++++ DOCUMENT EXTRACT ++++

Now though the famous five keep moving around inside the garage and under each temporary perch there's a scattering of swallow poop. Then there's the problem of over-protective-parents; whenever I go anywhere near the garage it's like a re-enactment of the Battle of Britain, with lots of angry twittering and low-level runs at my head.
It's worse for the cat. He seems very confused by the fact that he now has to dash for the cat door under sustained attack.
With a bit of luck the youngsters will soon move on to the next stage, going out into the big world during the day and only coming home at night to roost. Then life should quieten down a little for all of us.
Wednesday, 22 August 2012
Returning native?
It sounded great to me. Our government has signed up to the idea that extinct native wildlife should be re-introduced, so the white-tailed sea eagle was an obvious candidate.
Re-introduction in Scotland was going well, so why not in England too? Natural England came up with a plan to release birds on the Suffolk-Norfolk coast and started to talk to local people about it.
Photo: Eprdox |
I don't know Suffolk that well, but I was excited by the idea of an eagle-spotting holiday on the East Coast. Sadly, the locals weren't that taken with the idea and Natural England went wobbly in the face of opposition - the plan was shelved.
That was six years ago. Now it sounds as though the plan may be dusted off, but with Cumbria in the frame rather than Suffolk (a cynic might think that's because Westminster cares less for the opinions of Cumbrians...)
If the plan gets as far as public consultation I do hope the media coverage is less negative than it was last time around. Then the news media seemed obsessed with the idea that released eagles would devote most of their time to hunting down Suffolk's Chihuahuas and Yorkshire terriers.
Coverage was so focused on perceived problems that little weight was given to the benefit that sea eagles could bring to their new home. Cumbria is on my 'to do' list somewhere, but a Cumbria with sea eagles would be a 'must do' - my fingers will be crossed.
Monday, 20 August 2012
Spot on
An exciting (for me anyway) update on my ragwort experiment. It turns out that ragwort is just the thing if you're hoping to attract flies and flycatchers.
With the benefit of hindsight I suppose it's fairly obvious. The ragwort flowers are a magnate for just about every flying insect in the district - which, of course, is just what a flycatcher is looking for.
A couple of days ago we had one good sunny afternoon and I stretched out on my garden bench with a newspaper. A stone's throw away in full sun the ragwort was fly central all over again.

++++ ROWS ++++

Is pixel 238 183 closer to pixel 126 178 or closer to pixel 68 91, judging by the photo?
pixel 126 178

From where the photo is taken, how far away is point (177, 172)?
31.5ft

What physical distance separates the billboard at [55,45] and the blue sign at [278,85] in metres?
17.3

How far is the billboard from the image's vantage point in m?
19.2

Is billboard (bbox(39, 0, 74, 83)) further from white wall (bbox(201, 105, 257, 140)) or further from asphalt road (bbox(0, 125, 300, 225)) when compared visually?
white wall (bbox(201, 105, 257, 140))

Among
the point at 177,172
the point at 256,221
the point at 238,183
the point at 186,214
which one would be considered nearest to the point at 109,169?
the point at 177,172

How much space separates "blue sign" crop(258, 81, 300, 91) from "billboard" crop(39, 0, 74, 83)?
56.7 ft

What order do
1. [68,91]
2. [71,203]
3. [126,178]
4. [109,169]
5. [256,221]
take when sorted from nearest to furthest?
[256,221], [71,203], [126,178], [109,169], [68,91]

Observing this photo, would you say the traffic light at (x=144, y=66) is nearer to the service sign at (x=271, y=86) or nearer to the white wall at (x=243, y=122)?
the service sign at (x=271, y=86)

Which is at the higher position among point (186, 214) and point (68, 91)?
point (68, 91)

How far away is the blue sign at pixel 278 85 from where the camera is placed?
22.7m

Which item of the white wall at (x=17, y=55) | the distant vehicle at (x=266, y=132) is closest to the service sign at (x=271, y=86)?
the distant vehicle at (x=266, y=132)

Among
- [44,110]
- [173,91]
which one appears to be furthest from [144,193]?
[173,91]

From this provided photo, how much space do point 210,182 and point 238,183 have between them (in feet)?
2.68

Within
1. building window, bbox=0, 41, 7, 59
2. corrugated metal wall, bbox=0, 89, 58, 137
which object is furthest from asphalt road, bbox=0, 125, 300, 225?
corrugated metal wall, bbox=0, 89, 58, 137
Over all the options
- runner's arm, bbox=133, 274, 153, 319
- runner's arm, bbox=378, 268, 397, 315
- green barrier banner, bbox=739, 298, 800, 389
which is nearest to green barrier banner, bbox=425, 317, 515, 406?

++++

TO BE DONE:
#1 According to the nature blog excerpt, where did Natural England first plan to release white-tailed sea eagles in England?
#2 Return the passage of the nature blog excerpt starting with "It sounded great" and going on through "people about it.".
The data has nothing to do with the nature blog excerpt.

TASK RESULTS:
#1 On the Suffolk-Norfolk coast.

#2
It sounded great to me. Our government has signed up to the idea that extinct native wildlife should be re-introduced, so the white-tailed sea eagle was an obvious candidate.
Re-introduction in Scotland was going well, so why not in England too? Natural England came up with a plan to release birds on the Suffolk-Norfolk coast and started to talk to local people about it.